WRITTEN INSTRUCTION
From the line with "What distance from the viewer is (399,142)" to the final line of the records, reproduce every line exactly and only those lines.

MATERIALS PROVIDED
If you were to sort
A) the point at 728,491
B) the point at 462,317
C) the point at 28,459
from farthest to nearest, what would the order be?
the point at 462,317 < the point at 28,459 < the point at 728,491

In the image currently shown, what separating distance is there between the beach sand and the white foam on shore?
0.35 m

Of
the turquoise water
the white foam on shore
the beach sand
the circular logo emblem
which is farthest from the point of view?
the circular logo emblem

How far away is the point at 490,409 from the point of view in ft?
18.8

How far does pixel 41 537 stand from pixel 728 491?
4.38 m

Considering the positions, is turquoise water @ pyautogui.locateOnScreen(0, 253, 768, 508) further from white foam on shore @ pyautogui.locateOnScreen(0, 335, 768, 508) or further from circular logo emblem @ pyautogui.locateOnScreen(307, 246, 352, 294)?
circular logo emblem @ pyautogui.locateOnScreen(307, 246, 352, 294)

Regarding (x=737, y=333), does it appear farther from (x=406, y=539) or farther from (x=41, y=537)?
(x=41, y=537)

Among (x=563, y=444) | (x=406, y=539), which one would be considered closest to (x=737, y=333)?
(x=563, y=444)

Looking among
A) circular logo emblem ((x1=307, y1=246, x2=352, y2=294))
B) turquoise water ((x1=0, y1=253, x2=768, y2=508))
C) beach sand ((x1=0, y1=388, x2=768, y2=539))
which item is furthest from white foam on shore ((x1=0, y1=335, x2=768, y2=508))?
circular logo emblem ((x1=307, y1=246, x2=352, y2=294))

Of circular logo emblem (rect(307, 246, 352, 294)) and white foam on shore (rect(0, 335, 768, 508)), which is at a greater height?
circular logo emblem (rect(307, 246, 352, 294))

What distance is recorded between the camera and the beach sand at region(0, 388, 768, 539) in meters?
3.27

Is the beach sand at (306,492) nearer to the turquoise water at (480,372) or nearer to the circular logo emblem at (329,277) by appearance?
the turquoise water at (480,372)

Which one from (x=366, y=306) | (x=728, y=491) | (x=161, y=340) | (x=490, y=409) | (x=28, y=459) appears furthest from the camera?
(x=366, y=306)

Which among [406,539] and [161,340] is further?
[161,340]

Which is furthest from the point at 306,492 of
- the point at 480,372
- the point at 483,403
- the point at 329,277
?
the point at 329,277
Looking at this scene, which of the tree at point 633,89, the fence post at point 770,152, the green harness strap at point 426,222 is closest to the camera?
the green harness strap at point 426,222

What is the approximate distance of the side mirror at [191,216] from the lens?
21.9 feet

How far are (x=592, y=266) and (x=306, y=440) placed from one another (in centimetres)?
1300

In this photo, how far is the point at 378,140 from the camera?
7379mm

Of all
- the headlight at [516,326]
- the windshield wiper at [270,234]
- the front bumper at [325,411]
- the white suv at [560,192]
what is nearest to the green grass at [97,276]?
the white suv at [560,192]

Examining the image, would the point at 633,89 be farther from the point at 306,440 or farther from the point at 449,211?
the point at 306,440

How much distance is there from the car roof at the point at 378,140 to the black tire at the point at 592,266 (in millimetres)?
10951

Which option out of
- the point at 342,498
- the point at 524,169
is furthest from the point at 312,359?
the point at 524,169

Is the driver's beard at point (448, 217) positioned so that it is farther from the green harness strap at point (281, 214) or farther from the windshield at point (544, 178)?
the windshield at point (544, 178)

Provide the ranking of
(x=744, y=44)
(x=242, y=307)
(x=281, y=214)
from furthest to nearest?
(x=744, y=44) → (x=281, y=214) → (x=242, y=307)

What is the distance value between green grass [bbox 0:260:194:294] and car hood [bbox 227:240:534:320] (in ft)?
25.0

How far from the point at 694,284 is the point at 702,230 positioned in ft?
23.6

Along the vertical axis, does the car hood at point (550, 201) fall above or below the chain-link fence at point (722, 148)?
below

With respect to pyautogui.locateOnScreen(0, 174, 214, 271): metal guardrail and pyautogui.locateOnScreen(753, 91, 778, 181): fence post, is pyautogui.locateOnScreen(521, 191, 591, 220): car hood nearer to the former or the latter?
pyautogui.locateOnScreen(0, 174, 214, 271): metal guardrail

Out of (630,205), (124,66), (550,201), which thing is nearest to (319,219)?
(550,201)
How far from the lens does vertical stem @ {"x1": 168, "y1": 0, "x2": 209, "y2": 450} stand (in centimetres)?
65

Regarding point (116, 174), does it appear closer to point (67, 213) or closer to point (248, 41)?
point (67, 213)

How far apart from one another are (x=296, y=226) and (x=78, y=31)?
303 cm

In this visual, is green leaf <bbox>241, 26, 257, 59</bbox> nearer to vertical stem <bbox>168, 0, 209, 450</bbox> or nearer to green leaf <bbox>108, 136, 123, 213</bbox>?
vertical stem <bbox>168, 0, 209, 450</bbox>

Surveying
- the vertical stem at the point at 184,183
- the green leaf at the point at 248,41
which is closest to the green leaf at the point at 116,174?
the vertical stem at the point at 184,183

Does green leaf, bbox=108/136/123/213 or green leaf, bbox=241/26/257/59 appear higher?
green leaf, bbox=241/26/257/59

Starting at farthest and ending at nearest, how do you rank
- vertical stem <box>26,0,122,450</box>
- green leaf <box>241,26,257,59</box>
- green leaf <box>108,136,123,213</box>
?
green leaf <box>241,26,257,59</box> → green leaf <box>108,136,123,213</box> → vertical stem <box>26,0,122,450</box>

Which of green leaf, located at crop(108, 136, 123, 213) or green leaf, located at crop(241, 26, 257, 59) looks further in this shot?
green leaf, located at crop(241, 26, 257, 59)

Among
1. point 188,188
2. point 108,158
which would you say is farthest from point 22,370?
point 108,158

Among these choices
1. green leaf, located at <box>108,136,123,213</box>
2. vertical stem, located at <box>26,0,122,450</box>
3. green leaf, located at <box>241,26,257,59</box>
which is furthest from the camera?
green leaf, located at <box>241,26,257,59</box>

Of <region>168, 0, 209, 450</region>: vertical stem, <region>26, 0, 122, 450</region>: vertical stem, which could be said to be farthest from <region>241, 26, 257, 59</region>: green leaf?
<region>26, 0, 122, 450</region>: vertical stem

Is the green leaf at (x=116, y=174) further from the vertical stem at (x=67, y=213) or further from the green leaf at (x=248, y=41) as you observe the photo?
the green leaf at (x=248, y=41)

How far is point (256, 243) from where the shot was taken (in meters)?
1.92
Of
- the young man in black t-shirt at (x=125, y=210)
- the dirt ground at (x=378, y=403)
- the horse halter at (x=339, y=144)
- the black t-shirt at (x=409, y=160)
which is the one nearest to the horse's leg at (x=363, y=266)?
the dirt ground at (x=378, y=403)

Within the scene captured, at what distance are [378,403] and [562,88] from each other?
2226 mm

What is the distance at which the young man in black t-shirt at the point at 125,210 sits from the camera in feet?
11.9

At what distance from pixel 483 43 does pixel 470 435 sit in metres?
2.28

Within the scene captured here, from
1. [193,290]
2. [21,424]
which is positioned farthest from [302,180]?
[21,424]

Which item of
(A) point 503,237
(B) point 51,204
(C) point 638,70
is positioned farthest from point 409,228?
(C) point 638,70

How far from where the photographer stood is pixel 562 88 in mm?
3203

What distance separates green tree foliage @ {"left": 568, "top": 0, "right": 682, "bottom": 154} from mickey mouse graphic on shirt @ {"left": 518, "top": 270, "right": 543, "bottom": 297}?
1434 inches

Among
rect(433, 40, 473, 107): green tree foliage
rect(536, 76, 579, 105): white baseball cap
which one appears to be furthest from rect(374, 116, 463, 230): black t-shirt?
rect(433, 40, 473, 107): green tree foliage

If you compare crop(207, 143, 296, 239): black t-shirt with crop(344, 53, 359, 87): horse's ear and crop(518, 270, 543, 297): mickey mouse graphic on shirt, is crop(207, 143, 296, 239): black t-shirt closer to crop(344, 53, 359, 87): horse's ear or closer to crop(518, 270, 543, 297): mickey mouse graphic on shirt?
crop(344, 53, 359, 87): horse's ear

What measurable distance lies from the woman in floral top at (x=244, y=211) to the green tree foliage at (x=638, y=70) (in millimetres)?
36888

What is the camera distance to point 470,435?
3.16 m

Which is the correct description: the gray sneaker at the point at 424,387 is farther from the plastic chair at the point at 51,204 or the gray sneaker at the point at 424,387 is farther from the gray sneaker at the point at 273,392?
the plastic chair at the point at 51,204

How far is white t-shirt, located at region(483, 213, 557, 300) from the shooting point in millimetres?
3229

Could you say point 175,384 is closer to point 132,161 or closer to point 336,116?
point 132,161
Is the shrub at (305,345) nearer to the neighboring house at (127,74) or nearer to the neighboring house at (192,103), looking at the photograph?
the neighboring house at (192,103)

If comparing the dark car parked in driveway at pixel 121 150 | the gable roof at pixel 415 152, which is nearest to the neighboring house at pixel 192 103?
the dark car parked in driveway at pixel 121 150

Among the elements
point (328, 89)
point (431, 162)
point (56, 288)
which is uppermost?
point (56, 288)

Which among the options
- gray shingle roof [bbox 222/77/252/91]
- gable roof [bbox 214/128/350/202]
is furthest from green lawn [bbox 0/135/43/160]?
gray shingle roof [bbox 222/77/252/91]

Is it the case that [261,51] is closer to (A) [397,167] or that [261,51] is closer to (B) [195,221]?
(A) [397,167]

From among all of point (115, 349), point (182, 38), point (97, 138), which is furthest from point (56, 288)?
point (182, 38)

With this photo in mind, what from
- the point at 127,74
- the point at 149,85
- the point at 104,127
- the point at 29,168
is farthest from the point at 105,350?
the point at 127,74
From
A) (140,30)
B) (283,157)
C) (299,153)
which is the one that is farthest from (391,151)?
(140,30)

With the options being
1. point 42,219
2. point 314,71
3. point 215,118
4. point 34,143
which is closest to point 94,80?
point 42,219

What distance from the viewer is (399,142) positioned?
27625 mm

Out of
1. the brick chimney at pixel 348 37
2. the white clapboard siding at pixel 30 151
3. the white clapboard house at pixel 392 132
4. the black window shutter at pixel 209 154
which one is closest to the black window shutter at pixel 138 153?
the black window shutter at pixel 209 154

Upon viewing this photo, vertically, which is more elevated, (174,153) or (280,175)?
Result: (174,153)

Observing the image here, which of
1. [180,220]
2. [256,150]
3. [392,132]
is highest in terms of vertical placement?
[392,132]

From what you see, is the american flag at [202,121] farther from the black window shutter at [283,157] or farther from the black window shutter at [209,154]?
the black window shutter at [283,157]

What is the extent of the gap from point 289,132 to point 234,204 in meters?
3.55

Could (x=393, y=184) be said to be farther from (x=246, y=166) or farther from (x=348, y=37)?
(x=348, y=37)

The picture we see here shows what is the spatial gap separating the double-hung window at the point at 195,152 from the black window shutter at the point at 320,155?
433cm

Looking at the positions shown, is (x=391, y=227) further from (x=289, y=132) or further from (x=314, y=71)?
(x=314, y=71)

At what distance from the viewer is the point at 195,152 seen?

WRITTEN ANSWER
What distance from the viewer is (399,142) positioned?
27625 mm

Out of
1. the brick chimney at pixel 348 37
2. the white clapboard siding at pixel 30 151
3. the white clapboard house at pixel 392 132
4. the black window shutter at pixel 209 154
which one is closest to the black window shutter at pixel 138 153?
the black window shutter at pixel 209 154

Upon viewing this photo, vertically, which is more elevated, (174,153) or (280,175)?
Result: (174,153)

Observing the image here, which of
1. [180,220]
2. [256,150]
3. [392,132]
is highest in terms of vertical placement?
[392,132]

From what you see, is the american flag at [202,121] farther from the black window shutter at [283,157] or farther from the black window shutter at [209,154]?
the black window shutter at [283,157]

What is the extent of the gap from point 289,132 to point 234,204 in meters?
3.55

Could (x=393, y=184) be said to be farther from (x=246, y=166) or farther from (x=348, y=37)?
(x=348, y=37)

The picture we see here shows what is the spatial gap separating the double-hung window at the point at 195,152 from the black window shutter at the point at 320,155?
433cm

Looking at the positions shown, is (x=391, y=227) further from (x=289, y=132) or further from (x=314, y=71)?
(x=314, y=71)

At what distance from the viewer is the point at 195,152 seen?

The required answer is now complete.